Lue ainsi, sa situation semble insupportable, mais si l’on réfléchit un peu, l’essentiel de nos vies se passe dans cette obéissance et une des raisons de ces éloges mondiaux vient peut-être du fait qu’elle ait obéi à ces réalités dans la durée. Elle a accepté cette mission reçue avant même sa naissance, elle l’a accompli jusqu’à sa mort comme elle l’avait promis, elle a été fidèle au mariage qu’elle avait contracté. Cette fidélité contraste aussi avec notre époque qui exige une liberté de caprice permanent. Cette femme qui a tout accepté et assumé contraste avec une époque qui n’assume et n’accepte plus rien : son sexe, sa naissance, son pays, la fidélité aux engagements pris, la maternité, la vieillesse, la mort, le travail. Ce sacrifice de soi est pourtant au service d’une réalité plus grande que soi : la nation. Si on considère la nation au-dessus de sa personne, alors on peut lui sacrifier sa vie, ce que font les soldats pour défendre leur pays. Mais reste-t-il dans notre conscience contemporaine des réalités plus grandes que notre propre vie ?
Une femme de foi
Ce qui fait la vie de milliards d’êtres humains, et en particulier les plus pauvres d’entre nous, est encensé par la terre entière alors que dans nos sociétés de riches, nous avons érigé le refus du réel en sport national. Nous n’acceptons plus rien et le réel semble être une force fasciste dont il faut se défaire à tout prix. "La chair est triste hélas et j’ai lu tous les livres", écrivait Mallarmé, en quête d’un ailleurs. Cet engouement mondial est aussi la quête d’un ailleurs, rêvé, à travers couronnes et palais, mais peut-être aussi d’un ailleurs de vertu qu’on ne prend plus les moyens de vivre parce qu’on n’en sent plus la force vivifiante. Je préside souvent l’enterrement de nombreuses reines d’Angleterre, beaucoup moins connues : ces grands-parents dont les enfants et petits-enfants célèbrent la fidélité, le travail, la constance, l’abnégation, la pudeur, la retenue et l’amour.

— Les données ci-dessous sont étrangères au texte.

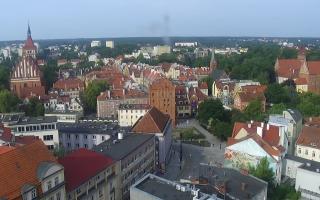 Olsztyn - 18-06-2025 05:22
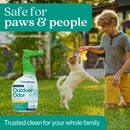 Outdoor Odor Eliminator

Toutes ces vertus qui s’évanouissent aujourd’hui dans les caprices d’enfants gâtés et égoïstes de notre époque car ils ne considèrent que rien n’est au-dessus de leur propre vie. Qu’elle était donc la source de ces vertus ? Leur attachement au Christ, et même les plus anticléricaux de nos quotidiens républicains et laïcards reconnaissent dans la reine Elisabeth une femme de foi, consciente de la mission que la providence lui avait assignée, fidèle à ses engagements, choisis ou subis, témoignant de cette foi lors de la seule élocution au cours de laquelle elle pouvait dire ce qu’elle voulait : le message de Noël. Ces émotions mondiales ou nationales sont instructives : il y a celles qui durent et marquent à jamais une époque et celles qui s’évaporent rapidement comme la mort de certaines princesses ou de certains chanteurs dont les caprices furent à la mode, en son temps.